Title:Rooted Minors and Locally Spanning Subgraphs

Abstract:Results on the existence of various types of spanning subgraphs of graphs are milestones in structural graph theory and have been diversified in several directions. In the present paper, we consider "local" versions of such statements. In 1966, for instance, D. W. Barnette proved that a $3$-connected planar graph contains a spanning tree of maximum degree at most $3$. A local translation of this statement is that if $G$ is a planar graph, $X$ is a subset of specified vertices of $G$ such that $X$ cannot be separated in $G$ by removing $2$ or fewer vertices of $G$, then $G$ has a tree of maximum degree at most $3$ containing all vertices of $X$.
Our results constitute a general machinery for strengthening statements about $k$-connected graphs (for $1 \leq k \leq 4$) to locally spanning versions, i.e. subgraphs containing a set $X\subseteq V(G)$ of a (not necessarily planar) graph $G$ in which only $X$ has high connectedness. Given a graph $G$ and $X\subseteq V(G)$, we say $M$ is a minor of $G$ rooted at $X$, if $M$ is a minor of $G$ such that each bag of $M$ contains at most one vertex of $X$ and $X$ is a subset of the union of all bags.
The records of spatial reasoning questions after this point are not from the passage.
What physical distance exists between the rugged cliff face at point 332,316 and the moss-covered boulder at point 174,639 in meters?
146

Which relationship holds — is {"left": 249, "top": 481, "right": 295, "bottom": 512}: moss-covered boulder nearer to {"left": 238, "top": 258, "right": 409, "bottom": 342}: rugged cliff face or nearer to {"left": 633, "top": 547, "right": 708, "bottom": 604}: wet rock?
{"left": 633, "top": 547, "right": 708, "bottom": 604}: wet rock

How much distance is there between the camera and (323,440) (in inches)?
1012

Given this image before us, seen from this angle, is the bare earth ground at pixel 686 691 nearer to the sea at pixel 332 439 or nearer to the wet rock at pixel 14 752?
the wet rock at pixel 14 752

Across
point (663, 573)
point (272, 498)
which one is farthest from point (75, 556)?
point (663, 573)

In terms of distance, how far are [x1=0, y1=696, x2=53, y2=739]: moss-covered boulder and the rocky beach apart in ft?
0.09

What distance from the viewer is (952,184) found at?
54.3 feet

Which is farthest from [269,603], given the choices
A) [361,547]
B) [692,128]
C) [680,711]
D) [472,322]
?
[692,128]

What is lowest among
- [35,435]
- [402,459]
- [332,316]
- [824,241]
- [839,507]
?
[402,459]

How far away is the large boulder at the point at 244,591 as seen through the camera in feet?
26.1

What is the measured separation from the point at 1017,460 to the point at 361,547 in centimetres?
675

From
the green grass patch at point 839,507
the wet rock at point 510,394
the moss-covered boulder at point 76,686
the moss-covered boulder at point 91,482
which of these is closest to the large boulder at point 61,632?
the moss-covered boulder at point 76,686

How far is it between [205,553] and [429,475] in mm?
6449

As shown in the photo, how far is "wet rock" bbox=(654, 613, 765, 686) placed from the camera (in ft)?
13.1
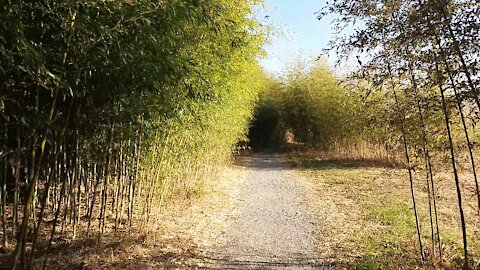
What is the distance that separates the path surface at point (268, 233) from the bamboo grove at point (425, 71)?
1.26m

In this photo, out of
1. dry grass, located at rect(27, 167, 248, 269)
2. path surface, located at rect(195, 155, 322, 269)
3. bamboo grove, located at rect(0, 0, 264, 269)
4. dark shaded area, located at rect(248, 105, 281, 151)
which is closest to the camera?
bamboo grove, located at rect(0, 0, 264, 269)

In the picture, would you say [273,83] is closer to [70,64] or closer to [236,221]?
[236,221]

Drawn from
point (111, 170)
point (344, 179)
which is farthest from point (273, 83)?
point (111, 170)

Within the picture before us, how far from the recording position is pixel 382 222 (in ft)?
17.7

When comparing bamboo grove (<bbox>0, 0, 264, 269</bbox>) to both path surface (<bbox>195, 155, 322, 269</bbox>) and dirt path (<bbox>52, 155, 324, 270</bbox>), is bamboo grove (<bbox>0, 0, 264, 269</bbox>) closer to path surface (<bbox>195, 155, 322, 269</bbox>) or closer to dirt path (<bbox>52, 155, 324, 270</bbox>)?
dirt path (<bbox>52, 155, 324, 270</bbox>)

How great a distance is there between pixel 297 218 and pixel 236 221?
0.90 meters

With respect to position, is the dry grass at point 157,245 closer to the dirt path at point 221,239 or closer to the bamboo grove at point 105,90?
the dirt path at point 221,239

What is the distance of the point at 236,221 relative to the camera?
5.56m

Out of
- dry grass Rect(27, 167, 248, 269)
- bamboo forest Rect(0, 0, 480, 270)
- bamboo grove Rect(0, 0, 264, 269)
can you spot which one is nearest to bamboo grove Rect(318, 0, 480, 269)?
bamboo forest Rect(0, 0, 480, 270)

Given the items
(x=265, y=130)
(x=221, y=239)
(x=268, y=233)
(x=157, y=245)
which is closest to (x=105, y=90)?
(x=157, y=245)

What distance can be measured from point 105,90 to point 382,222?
416cm

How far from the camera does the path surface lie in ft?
12.7

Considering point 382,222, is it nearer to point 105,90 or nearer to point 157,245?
point 157,245

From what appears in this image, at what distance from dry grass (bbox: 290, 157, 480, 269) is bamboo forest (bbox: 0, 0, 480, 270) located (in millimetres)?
32
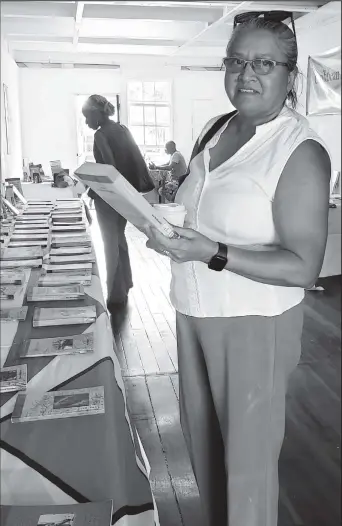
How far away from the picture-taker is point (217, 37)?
59 centimetres

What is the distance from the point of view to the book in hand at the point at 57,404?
560 millimetres

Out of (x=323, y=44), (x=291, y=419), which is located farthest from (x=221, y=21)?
(x=291, y=419)

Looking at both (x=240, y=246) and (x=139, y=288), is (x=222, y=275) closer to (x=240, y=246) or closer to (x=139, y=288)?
(x=240, y=246)

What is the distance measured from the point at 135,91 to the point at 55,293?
47 centimetres

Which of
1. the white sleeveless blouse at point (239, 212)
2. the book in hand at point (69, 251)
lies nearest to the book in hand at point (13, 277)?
the book in hand at point (69, 251)

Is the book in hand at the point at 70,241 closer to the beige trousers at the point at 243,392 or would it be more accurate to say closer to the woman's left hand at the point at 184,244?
the beige trousers at the point at 243,392

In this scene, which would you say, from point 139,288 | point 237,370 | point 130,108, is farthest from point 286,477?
point 139,288

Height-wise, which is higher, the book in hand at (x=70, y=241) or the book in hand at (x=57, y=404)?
the book in hand at (x=70, y=241)

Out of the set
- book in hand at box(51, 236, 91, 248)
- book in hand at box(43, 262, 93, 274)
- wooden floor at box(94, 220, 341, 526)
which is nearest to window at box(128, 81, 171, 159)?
wooden floor at box(94, 220, 341, 526)

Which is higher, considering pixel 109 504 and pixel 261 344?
pixel 261 344

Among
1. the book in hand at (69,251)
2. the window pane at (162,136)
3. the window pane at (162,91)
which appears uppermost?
the window pane at (162,91)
We show that $G$ has a highly connected minor rooted at $X$ if $X\subseteq V(G)$ cannot be separated in $G$ by removing a few vertices of $G$.
Combining these investigations and the theory of Tutte paths in the planar case yields to locally spanning versions of six well-known results about degree-bounded trees, hamiltonian paths and cycles, and $2$-connected subgraphs of graphs.